Auf den Inseln des Archipels produzieren viele Pflanzen aber auch harte Samen, die ein graziles Beißwerkzeug kaum knacken kann. Um diese energiereiche Nahrung nutzen zu können, braucht es kräftigere Schnäbel, die sich beim Mittelgrundfink dann auch entwickelt haben. Das schwere Beißwerkzeug macht auch den Gesang des Vogels dunkler, während der Waldsängerfink heller singt.

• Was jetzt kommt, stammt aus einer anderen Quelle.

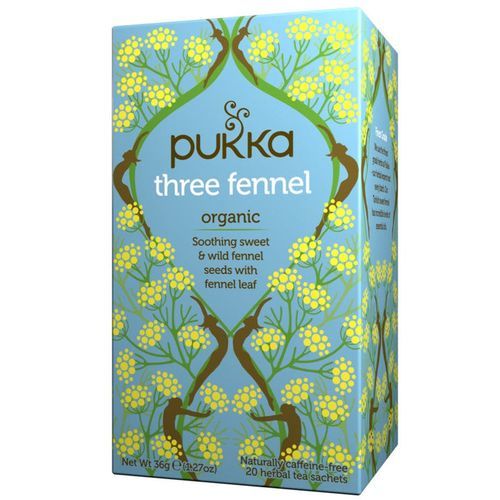  חליטת תה שלוש שומר 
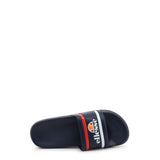 Ellesse - OSEL11M74503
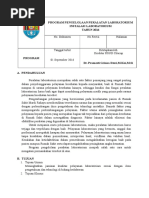 Download Program Pengelolaan Peralatan Laboratorium by FitriArdiningsih SN335508694 doc pdf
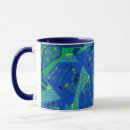Search for chintz mugs Floral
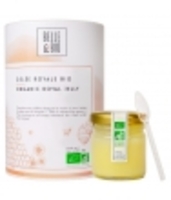 Gelée Royale pot Belle et Bio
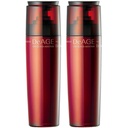 Charm Zone The Age Red Edition Emulsion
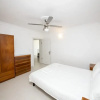 Отель Peaceful Flat With 3 Private Beaches in Bodrum, фото 5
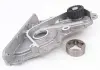 Насос масляний 2,0 4D20 Great Wall Hover / Wingle Aftermarket 1011100-ED01A (фото 1)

Die Tonlage hat der Mangrovenfink samt des schmalen Schnabels beibehalten. Nur lebt er damit im Mangrovenwald, der nur auf der Galapagos-Insel Isabela wächst. Im dunklen Grün würde das hellbraune Gefieder am Bauch des Waldsängerfinken aber auffallen und die Tiere würden leichter zur Beute von Räubern. Der Mangrovenfink hat daher olivgrünes Gefieder entwickelt, das ihn tarnt – und wurde unter dem Druck der Umweltbedingungen zur eigenen Art.

Eher die Ausnahme als die Regel

Diesen Einfluss von unterschiedlichen Lebensräumen auf die Gestalt der Arten fanden Anderson und Weir aber nur bei wenigen der untersuchten Artenpaare. Die meisten entwickelten sich in sehr ähnlichen Lebensräumen zu getrennten Arten. Dabei wirken sich auch zufällige Veränderungen aus, etwa, wenn in einem Tiefland-Regenwald Vögel einen neuen Gesang ausprobieren, während ihre Verwandtschaft in einem ähnlichen Gebiet hinter einer Barriere, wie etwa einem Gebirge oder einem Gewässer, bei ihrem angestammten Lied bleibt.

Arten spalten sich auch in sehr ähnlichen Lebensräumen auf. „Adaptive ökologische Divergenz ist bei Wirbeltieren eher die Ausnahme als die Regel“, schreiben die Autoren. Das widerspreche der klassischen Vorstellung, dass Anpassungen an unterschiedliche Bedingungen die Artenbildung einleiten. Das Ergebnis unterstützt „ein sich abzeichnendes Bild“, wonach neue Arten häufig entstehen, obwohl sie sich ökologisch kaum auseinanderentwickeln.